Question

56. Anu and Bhuvan together can complete a work in 8 days, while Bhuvan and Chirag can together do
.41(2/3)% of that work in 5 days. All of them can complete double of the original work in 12 days.
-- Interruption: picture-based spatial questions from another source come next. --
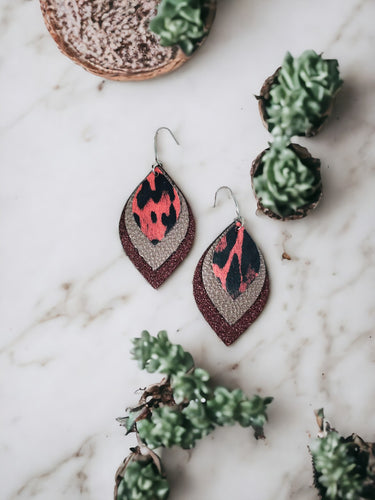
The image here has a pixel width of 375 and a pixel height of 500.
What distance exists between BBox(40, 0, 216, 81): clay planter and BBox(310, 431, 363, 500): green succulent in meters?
0.68

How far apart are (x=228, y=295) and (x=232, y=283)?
23 millimetres

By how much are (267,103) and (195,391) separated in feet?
1.61

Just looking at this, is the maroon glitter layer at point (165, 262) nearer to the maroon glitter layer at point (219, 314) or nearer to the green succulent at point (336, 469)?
the maroon glitter layer at point (219, 314)

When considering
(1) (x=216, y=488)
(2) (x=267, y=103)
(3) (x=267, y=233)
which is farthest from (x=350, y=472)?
(2) (x=267, y=103)

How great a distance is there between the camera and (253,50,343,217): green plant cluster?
0.74m

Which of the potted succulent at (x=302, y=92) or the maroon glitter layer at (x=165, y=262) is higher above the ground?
the potted succulent at (x=302, y=92)

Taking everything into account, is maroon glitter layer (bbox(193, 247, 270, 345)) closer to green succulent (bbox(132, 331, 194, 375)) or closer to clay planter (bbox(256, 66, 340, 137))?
green succulent (bbox(132, 331, 194, 375))

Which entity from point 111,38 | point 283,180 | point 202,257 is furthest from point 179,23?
point 202,257

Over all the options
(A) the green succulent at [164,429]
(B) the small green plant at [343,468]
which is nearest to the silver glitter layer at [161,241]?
(A) the green succulent at [164,429]

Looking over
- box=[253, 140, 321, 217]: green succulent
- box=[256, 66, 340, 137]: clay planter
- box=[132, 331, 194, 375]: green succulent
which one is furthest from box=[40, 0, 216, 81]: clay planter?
box=[132, 331, 194, 375]: green succulent

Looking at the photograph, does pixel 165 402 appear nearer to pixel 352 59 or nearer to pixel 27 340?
pixel 27 340

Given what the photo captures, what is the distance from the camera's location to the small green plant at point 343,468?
30.2 inches

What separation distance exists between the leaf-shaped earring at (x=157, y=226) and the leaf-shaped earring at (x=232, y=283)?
0.06 meters

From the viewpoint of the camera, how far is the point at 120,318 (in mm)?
932
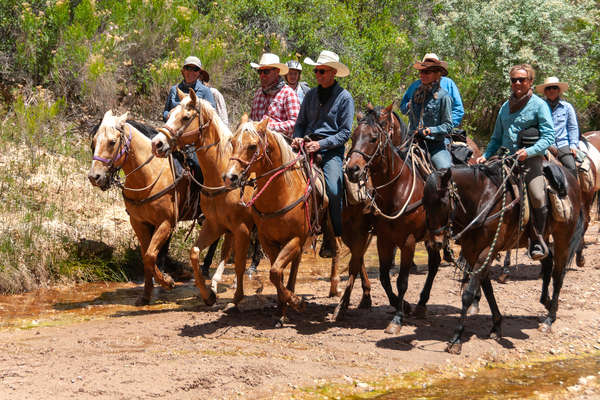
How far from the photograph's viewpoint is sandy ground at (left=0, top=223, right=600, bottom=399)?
575cm

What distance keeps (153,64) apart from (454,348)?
10.7m

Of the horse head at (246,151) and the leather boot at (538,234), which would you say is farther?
the leather boot at (538,234)

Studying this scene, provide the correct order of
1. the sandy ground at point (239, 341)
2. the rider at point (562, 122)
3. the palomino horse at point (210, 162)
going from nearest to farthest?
the sandy ground at point (239, 341), the palomino horse at point (210, 162), the rider at point (562, 122)

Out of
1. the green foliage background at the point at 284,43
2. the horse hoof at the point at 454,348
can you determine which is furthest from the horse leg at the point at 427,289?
the green foliage background at the point at 284,43

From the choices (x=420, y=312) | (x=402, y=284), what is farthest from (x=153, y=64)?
(x=402, y=284)

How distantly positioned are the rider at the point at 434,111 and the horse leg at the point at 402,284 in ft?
4.27

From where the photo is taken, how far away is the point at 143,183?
8.62 meters

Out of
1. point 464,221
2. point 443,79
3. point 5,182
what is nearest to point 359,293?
point 464,221

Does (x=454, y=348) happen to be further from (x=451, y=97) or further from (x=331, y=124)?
(x=451, y=97)

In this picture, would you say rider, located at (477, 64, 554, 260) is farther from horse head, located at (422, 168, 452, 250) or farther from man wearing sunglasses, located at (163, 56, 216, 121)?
man wearing sunglasses, located at (163, 56, 216, 121)

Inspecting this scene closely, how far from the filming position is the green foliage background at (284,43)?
1414 centimetres

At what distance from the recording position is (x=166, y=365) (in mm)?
6105

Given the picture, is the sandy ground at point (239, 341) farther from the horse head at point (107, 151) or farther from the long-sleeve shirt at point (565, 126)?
the long-sleeve shirt at point (565, 126)

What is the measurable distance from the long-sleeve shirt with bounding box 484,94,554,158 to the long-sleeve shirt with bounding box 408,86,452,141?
0.73m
In how
many days Anuj and Chirag can do that work?​

Answer 1

Answer with explanation:

Time taken by Anu and Bhuvan to Accomplish a piece of work = 8 days

Let time taken by , Anu to accomplish this work alone= x days

And, Time taken by , Bhuvan to accomplish this work alone= y days

Time taken by Bhuvan and Chirag to complete $41\frac{2}{3}=\frac{125}{3}$percent of work =5 days

Let, Time taken by , Chirag to accomplish this work alone= z days

$\frac{125}{3}\Pr\text{ work} =5 \text{days}\\\\1 \text{day}=\frac{25}{3}\Pr\text{ work}\\\\12 \text{day}=100\Pr\text{ work}$

Time taken by all the three to complete double of the work together = 12 days

Time taken by all the three to complete same work together = 6 days

Writing all the statement in terms of equation and then solving

$1.\frac{1}{x}+\frac{1}{y}=\frac{1}{8}\\\\2.\frac{1}{z}+\frac{1}{y}=\frac{1}{12}\\\\3.\frac{1}{x}+\frac{1}{y}+\frac{1}{z}=\frac{1}{6}\\\\ 1 +2\\\\\frac{1}{x}+\frac{2}{y}+\frac{1}{z}=\frac{1}{8}+\frac{1}{12}\\\\4.\frac{1}{x}+\frac{2}{y}+\frac{1}{z}=\frac{5}{24}\\\\2 \times \text{equation 3}\\\\5.\frac{2}{x}+\frac{2}{y}+\frac{2}{z}=\frac{1}{3}\\\\ \text{Eq.5 -Eq.4}\\\\\frac{1}{x}+\frac{1}{z}=\frac{1}{3}-\frac{5}{24}\\\\\frac{1}{x}+\frac{1}{z}=\frac{1}{8}$

Anuj and chirag can accomplish the work in 8 days.